Amarillo City Library
Home CityLibrary MenuNational Poetry Month
April is the perfect time to explore the power of words and language as Amarillo Public Library celebrates National Poetry Month with multiple opportunities to read poetry and create your own!
Words that Remain
Head over to the Northwest Branch throughout April to participate in this ongoing Blackout Poetry project. Blackout or Erasure Poetry is the art of marking out most of the words on a page to create an entirely new work of art and poetry. It’s also a great way to enhance critical thinking and develop wordplay skills. We’ll supply book pages and markers; you supply the creativity! Don't forget to share your creations on social media using #APLBlackout!
TEEN EVENT—Magnetic Poetics: Self-Made Stanzas
Magnetic poetry is another creative writing activity where poets creatively arrange individual words into poetry. In this program, participants can create their own magnetic poetry sets.
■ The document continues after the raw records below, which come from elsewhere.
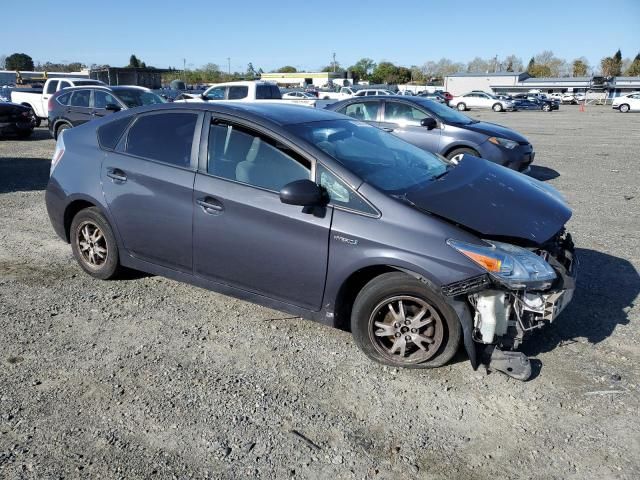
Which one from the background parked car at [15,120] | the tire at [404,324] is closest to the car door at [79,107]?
the background parked car at [15,120]

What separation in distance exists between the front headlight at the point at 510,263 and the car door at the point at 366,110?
7625 mm

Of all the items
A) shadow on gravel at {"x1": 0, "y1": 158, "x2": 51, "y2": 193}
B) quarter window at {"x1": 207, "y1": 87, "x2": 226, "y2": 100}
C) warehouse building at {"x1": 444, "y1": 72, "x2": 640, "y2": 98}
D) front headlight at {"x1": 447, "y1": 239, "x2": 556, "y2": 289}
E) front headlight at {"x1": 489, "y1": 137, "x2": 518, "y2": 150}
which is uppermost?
warehouse building at {"x1": 444, "y1": 72, "x2": 640, "y2": 98}

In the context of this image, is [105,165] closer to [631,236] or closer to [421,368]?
[421,368]

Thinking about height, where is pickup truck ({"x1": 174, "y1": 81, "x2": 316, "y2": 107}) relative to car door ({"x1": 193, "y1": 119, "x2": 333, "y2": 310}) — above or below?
above

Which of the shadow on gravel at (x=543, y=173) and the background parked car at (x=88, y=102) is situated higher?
the background parked car at (x=88, y=102)

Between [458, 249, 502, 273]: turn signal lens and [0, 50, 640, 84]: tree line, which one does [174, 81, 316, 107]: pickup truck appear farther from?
[0, 50, 640, 84]: tree line

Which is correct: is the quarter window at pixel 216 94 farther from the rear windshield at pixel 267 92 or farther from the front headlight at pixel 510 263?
the front headlight at pixel 510 263

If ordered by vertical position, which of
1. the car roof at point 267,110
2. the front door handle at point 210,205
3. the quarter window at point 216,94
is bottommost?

We’ll provide magnets and printed words, but you can also use colored pens to create a set as unique as you are! That’s happening Tuesday, April 23 at 5:30 PM at the Downtown Library!
Poetry Reading with Tess Taylor
Bring Your Own Lunch and join us for a lunchtime poetry reading!
Tess Taylor’s body of work deals with place, ecology, memory, and cultural reckoning. She has published five celebrated poetry collections including The Misremembered World, The Forage House, Last West: Roadsongs for Dorothea Lange, and Rift Zone, one of the Boston Globe’s best books of 2020. Her book “Work & Days” was one of the New York Times best poetry books of 2016, and her work as a cultural critic appears in in Harper’s Magazine, The Atlantic, The Kenyon Review, Poetry, Tin House, The Times Literary Supplement, CNN, and The New York Times. In fall of 2023 she published her first full length poetry anthology: Leaning Toward Light: Poems for Gardens and the Hands that Tend Them, a collection of contemporary gardening poems, for an era of climate crisis.